Following settings are available without the UI, so the settings need to be defined directly in the Chart Settings:

  • colorMappings: This setting can be used to ensure that certain data points are visualized with certain colors. For example, data point representing "yes" could be visualized with green color and data point with value "no" could be visualized with red. The colorMappings property needs to be defined for the measure/dimension/column which values determine the colors. Other values will get colors based on the chart color palette.

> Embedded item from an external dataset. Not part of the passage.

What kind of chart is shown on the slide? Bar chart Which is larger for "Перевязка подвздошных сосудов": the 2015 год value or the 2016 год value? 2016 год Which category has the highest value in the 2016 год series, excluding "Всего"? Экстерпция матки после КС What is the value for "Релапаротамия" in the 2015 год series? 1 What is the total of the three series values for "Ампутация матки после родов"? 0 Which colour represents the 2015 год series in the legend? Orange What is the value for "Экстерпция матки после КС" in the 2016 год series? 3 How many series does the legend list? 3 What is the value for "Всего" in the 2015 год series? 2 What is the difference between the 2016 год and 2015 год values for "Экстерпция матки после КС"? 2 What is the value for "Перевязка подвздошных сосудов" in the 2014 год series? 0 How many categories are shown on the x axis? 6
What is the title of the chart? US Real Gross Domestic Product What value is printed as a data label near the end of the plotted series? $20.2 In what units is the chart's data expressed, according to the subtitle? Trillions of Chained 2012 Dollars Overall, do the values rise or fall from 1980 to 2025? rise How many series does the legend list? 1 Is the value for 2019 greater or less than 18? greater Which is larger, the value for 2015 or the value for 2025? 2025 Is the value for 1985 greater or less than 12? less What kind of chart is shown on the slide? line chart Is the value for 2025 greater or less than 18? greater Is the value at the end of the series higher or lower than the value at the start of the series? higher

For boolean values use "true" and "false" and for the null value use "null". Example:
"colorMappings": {
  "Robert Miller": "#68DD8F",
  "Patricia White": "#ef5254",
  "Mary Wilson": "#b9bdc1"
}
"colorMappings": {
  "true": "#68DD8F",
  "false": "#ef5254",
  "null": "#b9bdc1"
}
  • topItems: Shows only the defined number of dimension values with the greatest volumes (e.g. number of cases or events depending on what's analyzed). If there is only one dimension, the Maximum rows settings gives the same result as the topItems setting. If there are several dimensions, the topItems setting is needed, as the Maximum rows setting works globally for the entire result data. Note that the topItems settings is not available for measures. There is no UI for this setting, so it needs to be defined directly to the dimension/column definition in the Chart Settings.